Разбойники вглядывались в атамана, ожидая, как он отнесется к ответу шута, но тот улыбнулся, и все вокруг костра разразились хохотом.
— А ты все тот же… — сказал шуту атаман. — А меня ты узнал, старый плутишка?
— Как же, как же… Тебя и без ноздрей узнаешь, которые ты оставил на память твоему господину, царевичу Алексею Петровичу.
— А тебя чем одарил твой возлюбленный царевич? Что-то ты не в карете к нам прикатил?
— Ха! Еще мальчишкой ты был, я тебе сказывал: там, где глупость катит в карете, ум идет пешком.
— Где ж тогда разница меж дураком и умным?
— Разница? Умный спрашивает, дурак отвечает.
Казаки не знали, смеяться им или негодовать. Некоторые еле сдерживались, чтобы не схватить дерзкого шута за шиворот.
Но атаман со снисходительной усмешкой продолжал наблюдать за шутом с высоты своего стула.

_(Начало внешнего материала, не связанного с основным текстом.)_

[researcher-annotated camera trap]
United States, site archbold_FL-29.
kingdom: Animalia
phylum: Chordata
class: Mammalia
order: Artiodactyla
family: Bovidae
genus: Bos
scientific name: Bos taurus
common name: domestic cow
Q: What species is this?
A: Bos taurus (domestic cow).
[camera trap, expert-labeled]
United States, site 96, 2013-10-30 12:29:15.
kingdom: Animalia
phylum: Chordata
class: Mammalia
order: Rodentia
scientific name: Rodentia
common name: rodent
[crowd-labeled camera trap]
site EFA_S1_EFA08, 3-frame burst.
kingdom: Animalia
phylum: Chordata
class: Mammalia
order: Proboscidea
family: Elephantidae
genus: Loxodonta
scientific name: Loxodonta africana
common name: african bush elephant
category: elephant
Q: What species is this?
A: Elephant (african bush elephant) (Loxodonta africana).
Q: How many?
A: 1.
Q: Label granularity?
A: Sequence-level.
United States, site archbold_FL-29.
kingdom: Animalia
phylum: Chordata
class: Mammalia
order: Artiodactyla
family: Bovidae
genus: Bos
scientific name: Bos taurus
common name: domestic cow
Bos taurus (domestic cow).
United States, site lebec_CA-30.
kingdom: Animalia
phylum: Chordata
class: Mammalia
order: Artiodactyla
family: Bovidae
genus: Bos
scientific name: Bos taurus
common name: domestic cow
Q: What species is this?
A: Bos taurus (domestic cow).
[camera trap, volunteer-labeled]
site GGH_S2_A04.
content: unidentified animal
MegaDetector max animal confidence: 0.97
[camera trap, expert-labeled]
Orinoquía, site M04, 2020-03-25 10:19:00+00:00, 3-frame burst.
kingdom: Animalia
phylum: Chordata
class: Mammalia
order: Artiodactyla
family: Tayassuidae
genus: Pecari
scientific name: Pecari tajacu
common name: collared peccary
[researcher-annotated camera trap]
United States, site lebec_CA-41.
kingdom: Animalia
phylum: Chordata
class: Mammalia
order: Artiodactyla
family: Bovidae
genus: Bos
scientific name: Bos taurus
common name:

— А мне говорили, что тебя тут твои новые господа заставляют окорока целиком съедать и даже исподники.
— Упаси бог, — ответил шалун. — Ты лучше-ка ответь, зачем ты вновь на Москве народ православный смущаешь и зачем тебе старый дурак, который доживает себе на покое, питаясь господскими исподниками?
— Хотел тебя, дядюшка, повидать, ай мало этого?
— Ну, я же не стыдливая девица, коя потупляет очи, егда узре жениха грядуща, чего меня видать? Говори правду.
— Видеться надобно с царевичем.
— Вон оно! Царевич в Санктпитер бурхе, ступай туда, там, бают, вашего воровского степенства, как и здесь, полным-полно. Да и почто ты ко мне? Ступай к Авраму Лопухину, он его, царевича, здесь конфидент[189].
— К Лопухину не пойду, меня же через него казнили. Будь милостив, дядюшка шут, помоги в просьбе моей.
— Ну, добро. А скажи допреж, почто тебе царевич? Ты же знаешь неверность его и буйство почти отцовское, а разума ведь он у батюшки не занял!
— Большое дело хочу заварить. Почище, чем при покойном Кондратии Булавине. — Атаман благоговейно перекрестился, за ним двумя перстами перекрестились и все прочие. — Да ведь для такого дела нужен самозванец. У Разина был царевич якобы, Алешка Нечай, потом объявлялись царевичи Симеошка и Тимофей Лупленый. Кондратию как раз царевича не хватало.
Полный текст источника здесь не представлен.